Excerpt |
※

Research Architecture¶
Here's what most people get wrong about research for AI-assisted writing: they treat it as something you do during writing. You're mid-paragraph, you need a stat, you open a browser tab, you hunt for 10 minutes, you find something okay, you paste it in, you lose your thread. Multiply that by 81 sections and you've spent more time researching than writing.
The fix: research becomes a pipeline that runs before writing starts. By the time the writer agent opens a section, citation-ready stats, quotes, and company examples are already waiting. The writing session becomes about argument and voice, not evidence hunting.
The Pipeline¶
Four phases, each feeding the next:
flowchart LR
subgraph PREP["Preparation"]
WR[Web Research\nPre-Search] --> PP[Prompt\nDesign]
end
subgraph EXEC["Execution"]
PP --> PA[Perplexity\nAutomation]
PA --> RA[Raw\nAnswers]
end
subgraph PROCESS["Processing"]
RA --> SY[Synthesis\nExtraction]
SY --> CI[Citation-Ready\nContent]
end
subgraph USE["Integration"]
CI --> WA[Writer\nAgent]
CI --> RV[Reviewer\nAgent]
end
Preparation maps the landscape before you write a single prompt. Execution runs 180+ Perplexity searches automatically. Processing extracts the pieces writers actually need -- stats with credibility scores, quotes with confidence levels, company examples with context. Integration feeds it all into the writer and reviewer agents through 9 purpose-built extraction scripts.
Research Folder Structure¶
Every chapter gets the same layout. The structure is the workflow:
research/Chapter_XX/
├── _index.md # Chapter research map and status dashboard
├── 00_overview.md # Synthesized overview of the topic landscape
├── web_research/ # Pre-research web searches (Phase 1)
│ ├── 00_landscape.md
│ ├── s_X.X_topic.md
│ ├── company_name.md
│ └── counter_arguments.md
├── prompts/ # Perplexity prompts (Phase 2)
│ ├── s_X.X_topic/
│ │ ├── 01_subtopic.md
│ │ └── 02_subtopic.md
│ └── case_studies/
├── answers/ # Perplexity responses (mirrors prompts/)
│ ├── s_X.X_topic/
│ │ ├── 01_subtopic.md
│ │ └── 02_subtopic.md
│ └── case_studies/
└── synthesis/ # Extracted stats, quotes, frameworks
├── s_X.X_topic.md
└── s_X.Y_topic.md
The answers/ folder mirrors prompts/ exactly. Same subfolder names, same file names. When you run a prompt, the answer lands in the matching location. No hunting.
The _index.md acts as a status dashboard -- which sections have prompts, which have answers, which have synthesis. At a glance, you know where research gaps live.
Two-Phase Prompt Design¶
This is the highest-leverage decision in the entire research pipeline.

※

Raw data |
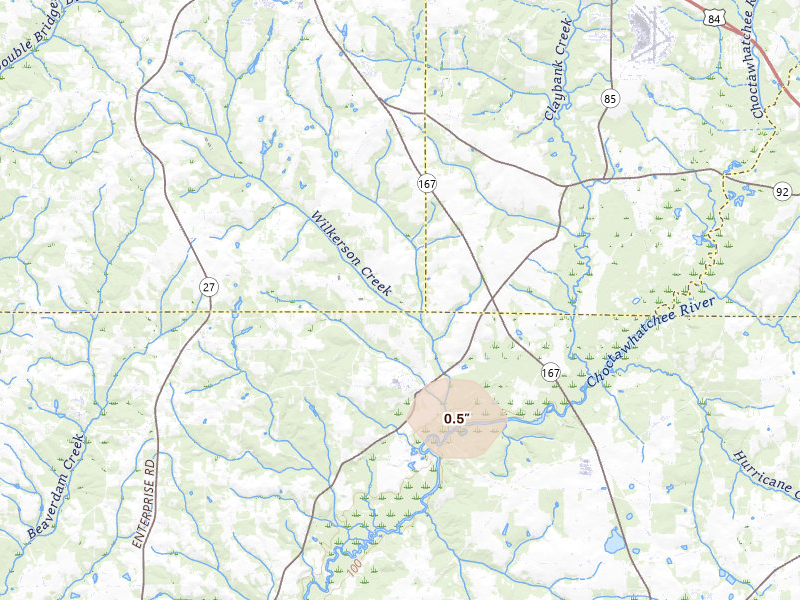 Radar-estimated hail-size map of the storm over Enterprise, AL on Jul 30, 2026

※

Job |
In the research architecture page, what role does the _index.md file serve for each chapter?

Answer space |
It acts as a status dashboard that shows which sections have prompts, which have answers, and which have synthesis.